Green reasons to wake up

I hate to wake up on winter and rainy mornings. Bangalore weather is so perfect that the comfort of the bed is impossible to leave; only the strong aroma of filter coffee can shake me awake.  

Over the past two weeks, however, I have found newer reasons to spring out of bed – ever-surprising plants! With the monsoon rains, my 15 feet by 3 feet balcony has transformed into a live garden, blooming with flowers and tons of leafy vegetables (kadipata, kothmir, dhantu, chukaku, palak), chillies, beans, ridge gourds, bitter gourds and so on.  

Plucking fresh vegetables and leaves right off the plant, when you set the lunch menu and the cooker is a beautiful experience. The fact that these have been grown with home-made organic manure makes the meal even more healthy and nutritious. 

Vegetables from the garden.
pic: Divya Ravindranath

Apart from the food bit, this tiny stretch of my garden offers myriad lessons on nature. By merely observing the potted plants carefully, over many weeks, I have begun to understand seed germination patterns and time-lines, water and sunlight requirements of different plants, bugs (the good and bad ones for plants) and of course the essential earthworms’ lives. And in order to save my plants from any kind of deficiencies or worm attacks, I have begun to experiment on manure, tonics and sprays. 

In all, I have realized that almost any sterile looking place can be transformed into a happy one. It only requires a kickstart, some love for plants, working with hands, and of course a garbage-reducing manure pit.
------
▸ **STATED GOAL 1**:
List the leafy vegetables that the balcony garden text names in parentheses.
▸ **STATED GOAL 2**:
From the balcony garden text, reproduce word for word the part that opens with the words containing "Vegetables from the" and closes with "garbage-reducing manure pit.".
▸ **STATED GOAL 3**:
According to the balcony garden text, why has the writer begun experimenting with manure, tonics and sprays? Answer in one to three sentences.
The lines that follow are separate material and are not connected to the balcony garden text.

▸ **INFORMATION PROVIDED**:
------
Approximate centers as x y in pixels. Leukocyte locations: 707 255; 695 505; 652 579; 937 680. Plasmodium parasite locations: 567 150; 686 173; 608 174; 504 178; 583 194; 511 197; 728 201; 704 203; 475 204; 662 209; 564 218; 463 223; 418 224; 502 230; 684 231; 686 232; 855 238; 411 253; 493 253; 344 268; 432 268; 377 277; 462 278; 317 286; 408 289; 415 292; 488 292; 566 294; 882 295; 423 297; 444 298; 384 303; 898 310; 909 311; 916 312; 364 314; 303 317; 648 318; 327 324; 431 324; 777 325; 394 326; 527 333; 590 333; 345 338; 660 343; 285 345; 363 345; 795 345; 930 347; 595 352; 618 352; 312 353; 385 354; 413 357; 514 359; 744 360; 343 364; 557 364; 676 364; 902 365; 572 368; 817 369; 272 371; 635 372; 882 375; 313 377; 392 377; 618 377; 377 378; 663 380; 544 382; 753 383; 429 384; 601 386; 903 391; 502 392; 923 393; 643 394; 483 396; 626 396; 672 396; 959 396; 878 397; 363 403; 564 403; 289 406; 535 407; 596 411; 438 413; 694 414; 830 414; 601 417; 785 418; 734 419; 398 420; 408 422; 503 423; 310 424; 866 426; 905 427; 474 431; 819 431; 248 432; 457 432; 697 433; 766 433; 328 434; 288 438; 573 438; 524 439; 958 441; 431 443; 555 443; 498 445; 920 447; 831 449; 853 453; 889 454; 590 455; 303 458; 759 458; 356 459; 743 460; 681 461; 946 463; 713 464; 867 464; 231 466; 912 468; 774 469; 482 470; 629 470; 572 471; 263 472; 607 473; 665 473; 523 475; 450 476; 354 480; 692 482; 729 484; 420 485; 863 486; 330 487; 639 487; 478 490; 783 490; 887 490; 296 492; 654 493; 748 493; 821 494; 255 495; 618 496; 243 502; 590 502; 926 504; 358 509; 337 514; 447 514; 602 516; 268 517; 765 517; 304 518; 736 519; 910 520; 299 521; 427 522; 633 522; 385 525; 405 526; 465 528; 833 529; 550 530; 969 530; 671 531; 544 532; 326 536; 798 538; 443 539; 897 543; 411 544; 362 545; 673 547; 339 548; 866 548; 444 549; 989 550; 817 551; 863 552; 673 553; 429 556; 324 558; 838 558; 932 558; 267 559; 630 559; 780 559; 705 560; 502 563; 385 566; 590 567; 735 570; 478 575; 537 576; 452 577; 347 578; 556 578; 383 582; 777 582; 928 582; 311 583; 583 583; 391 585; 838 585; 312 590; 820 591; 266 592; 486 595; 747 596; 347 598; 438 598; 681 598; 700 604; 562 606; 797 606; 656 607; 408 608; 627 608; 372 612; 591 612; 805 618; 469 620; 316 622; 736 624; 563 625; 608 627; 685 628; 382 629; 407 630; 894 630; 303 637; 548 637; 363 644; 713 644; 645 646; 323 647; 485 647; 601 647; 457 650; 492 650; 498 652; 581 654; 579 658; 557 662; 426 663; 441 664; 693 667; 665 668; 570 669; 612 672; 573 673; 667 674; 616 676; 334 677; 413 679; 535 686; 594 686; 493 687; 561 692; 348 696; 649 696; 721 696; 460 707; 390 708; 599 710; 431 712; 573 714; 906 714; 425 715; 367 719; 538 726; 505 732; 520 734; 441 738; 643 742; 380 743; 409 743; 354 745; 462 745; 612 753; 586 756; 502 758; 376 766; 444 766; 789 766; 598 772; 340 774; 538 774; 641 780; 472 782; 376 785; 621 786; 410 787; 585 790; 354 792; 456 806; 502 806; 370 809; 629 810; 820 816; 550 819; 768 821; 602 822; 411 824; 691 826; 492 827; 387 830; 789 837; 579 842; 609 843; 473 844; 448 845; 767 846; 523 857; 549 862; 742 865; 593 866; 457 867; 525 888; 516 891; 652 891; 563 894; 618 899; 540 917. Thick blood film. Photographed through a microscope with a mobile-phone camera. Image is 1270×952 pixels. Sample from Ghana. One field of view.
------
▸ **TASK RESPONSE 1**:
kadipata, kothmir, dhantu, chukaku, palak

▸ **TASK RESPONSE 2**:
Vegetables from the garden.
pic: Divya Ravindranath

Apart from the food bit, this tiny stretch of my garden offers myriad lessons on nature. By merely observing the potted plants carefully, over many weeks, I have begun to understand seed germination patterns and time-lines, water and sunlight requirements of different plants, bugs (the good and bad ones for plants) and of course the essential earthworms’ lives. And in order to save my plants from any kind of deficiencies or worm attacks, I have begun to experiment on manure, tonics and sprays. 

In all, I have realized that almost any sterile looking place can be transformed into a happy one. It only requires a kickstart, some love for plants, working with hands, and of course a garbage-reducing manure pit.

▸ **TASK RESPONSE 3**:
The writer began experimenting with manure, tonics and sprays to protect the plants from any kind of deficiencies or worm attacks.